Source: “Notes on Prejudice,” by Isaiah Berlin. The New York Review, October 18, 2001. ©The Isiah Berlin Literary Trust 2001.
Few things have done more harm than the belief on the part of individuals or groups (or tribes or states or nations or churches) that he or she or they are in sole possession of the truth: especially about how to live, what to be & do-and those who differ from them are not merely mistaken but wicked or mad & need restraining or suppressing. It is a terrible and dangerous arrogance to believe that you alone are right, have a magical eye which sees the truth and that others cannot be right if they disagree.
This makes one certain that there is one goal & one only for one’s nation or church or the whole of humanity, & that it is worth any amount of suffering (particularly on the part of other people) if only the goal is attained … the belief that there is one & only one true answer to the central questions which have agonized mankind & that one has it oneself-or one’s leader has it-was responsible for the oceans of blood, but no Kingdom of Love sprang from it-or could. There are many ways of living, believing, behaving; mere knowledge provided by history, anthropology, literature, art, law makes clear that the differences of cultures & characters are as deep as the similarities (which make men human) & that we are none the poorer for this rich variety; knowledge of it opens the windows of the mind (and soul) and makes people wiser, nicer, & more civilized; absence of it breeds irrational prejudice, hatreds, ghastly extermination of heretics and those who are different; if the two great wars plus Hitler’s genocides haven’t taught us that, we are incurable. …
Compromising with people with whom you don’t sympathize or altogether understand is indispensable to any decent society; nothing is more destructive than a happy sense of one’s own-or one’s nation’s-infallibility, which lets you destroy others with a quiet conscience because you are doing God’s (e.g. the Spanish Inquisition or the Ayatollas) or the superior race’s (e.g. Hitler) or History’s (e.g. Lenin-Stalin) work. …
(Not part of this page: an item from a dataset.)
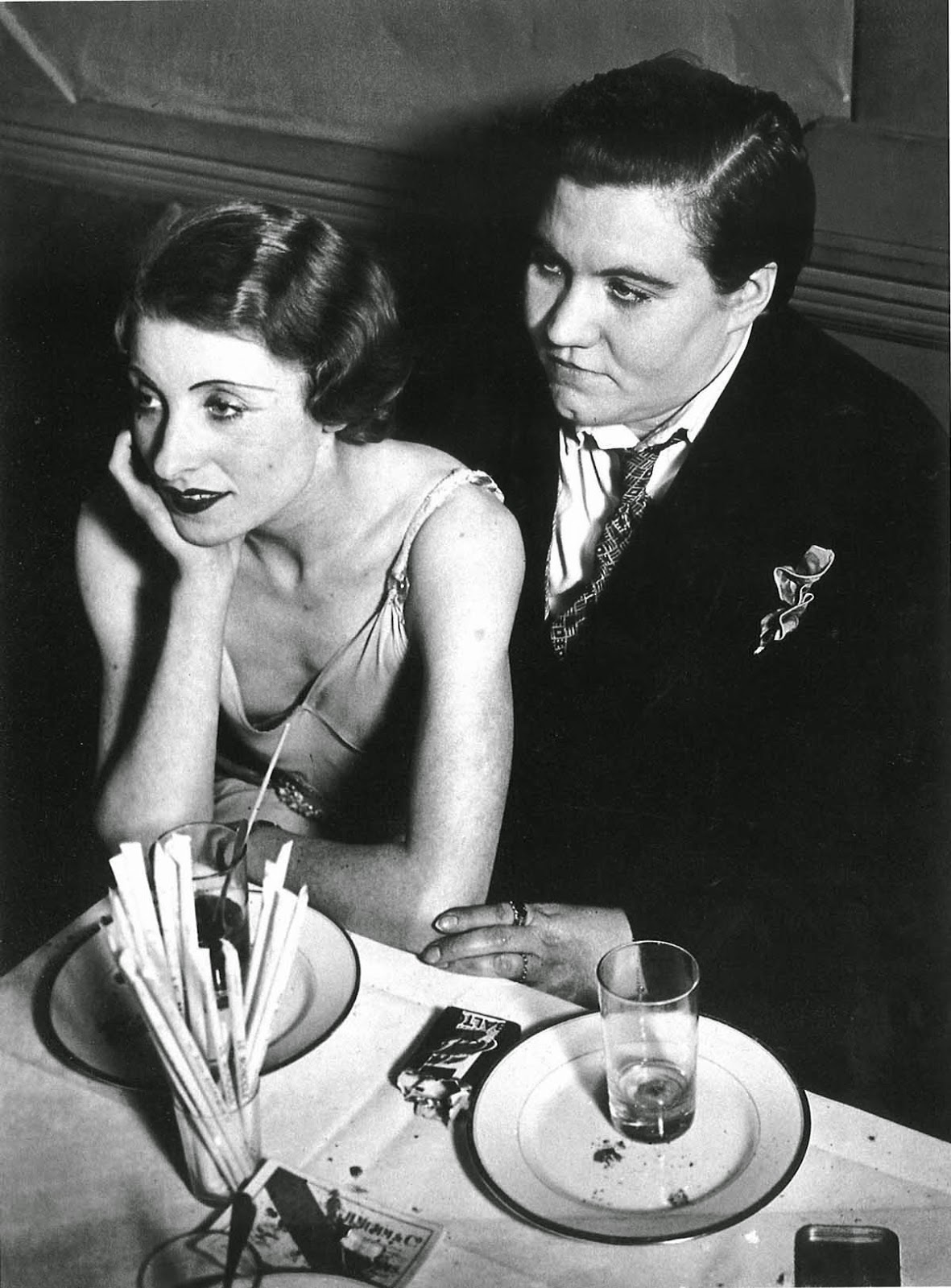 Violette Morris, a la derecha con traje oscuro, en El Monóculo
Another source of avoidable conflict is stereotypes. Tribes hate neighboring tribes by whom they feel threatened & then rationalize their fears by representing them as wicked or informer, or absurd or despicable in some way….
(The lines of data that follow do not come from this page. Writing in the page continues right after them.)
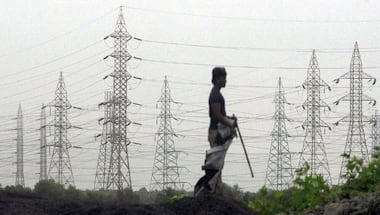 Mumbai power outage: Electricity disrupted in parts of city and suburbs like Thane and Kalyan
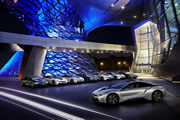 BMW entrega las primeras unidades de su híbrido i8 en Múnich 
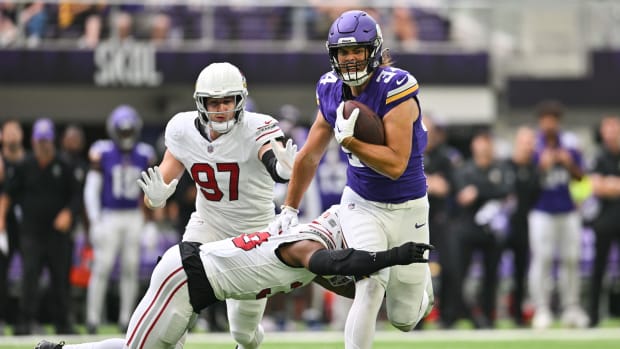 Minnesota Vikings waive TE Nick Muse on his birthday - Athlon Sports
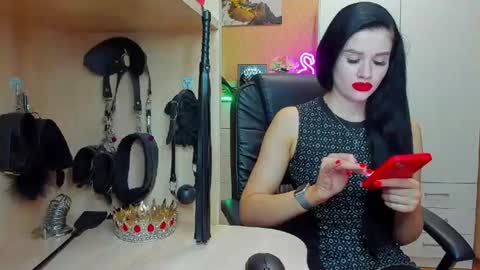 Snapshot of mistress_kristi chatting on 07/19/26, 08:34 Mistress Kristi online show from 07/19/26, 08:34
All these stereotypes are substitutes for real knowledge-which is never of anything so simple or permanent as a particular generalized image of foreigners-and are stimuli to national self satisfaction & disdain of other nations. …
Nationalism … is the strongest & most dangerous force at large today. It is usually the product of a wound inflicted by one nation on the pride or territory of another. …
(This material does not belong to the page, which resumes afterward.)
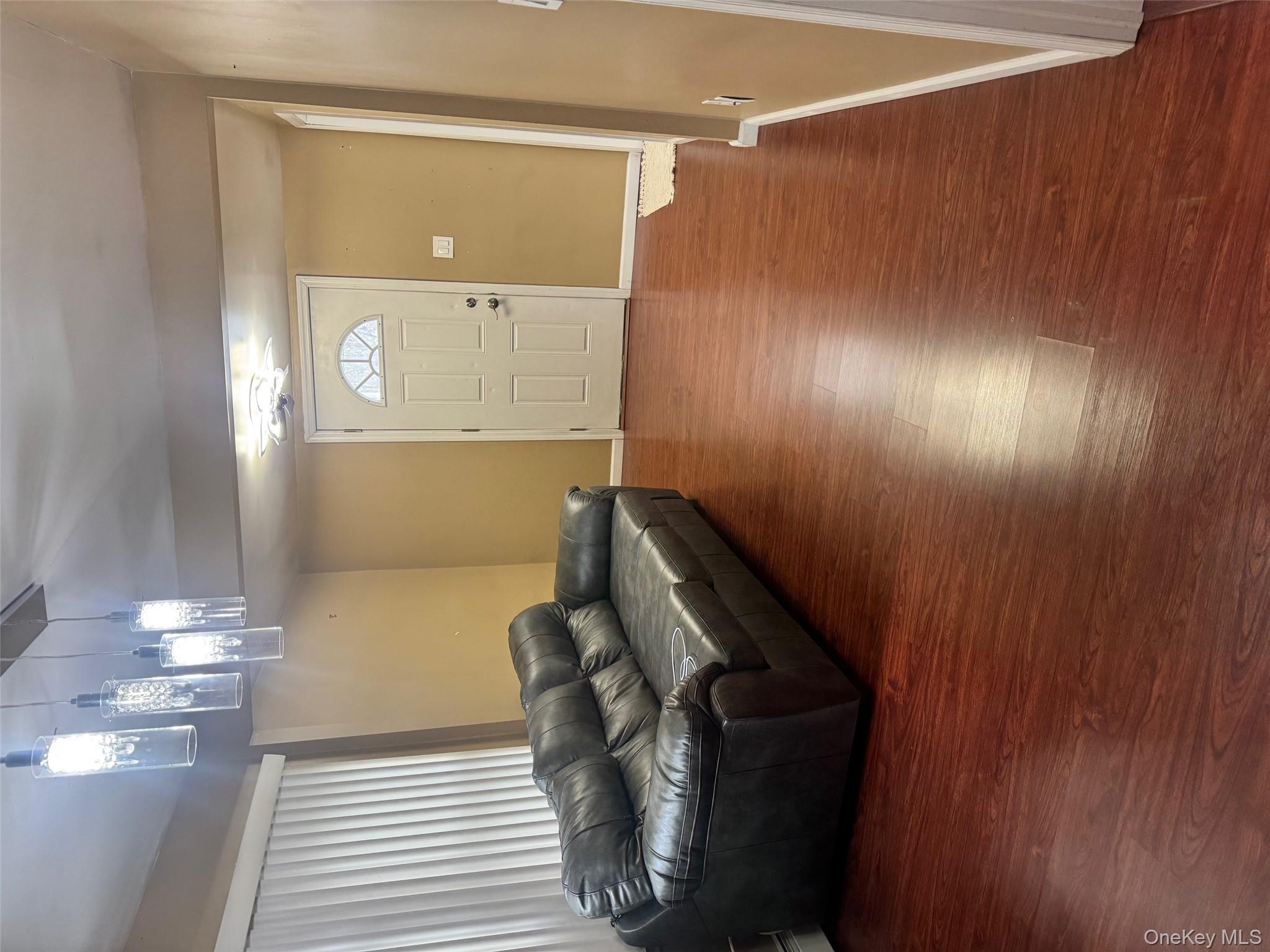 #5 photo, 80 Earl Street, サフォーク郡 Deer Park , NY 11729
Conquest, enslavement of peoples, imperialism etc. are not fed just by greed or desire for glory, but have to justify themselves to themselves by some central idea: … the white man’s burden; communism; and the stereotypes of others as inferior or wicked. Only knowledge, carefully acquired & not by short cuts, can dispel this, even that won’t dispel human aggressiveness or dislike for the dissimilar (in skin, culture, religion) by itself. Still, education in history, anthropology, law (especially if they are “comparative” & not just of one’s own country as they usually are) helps.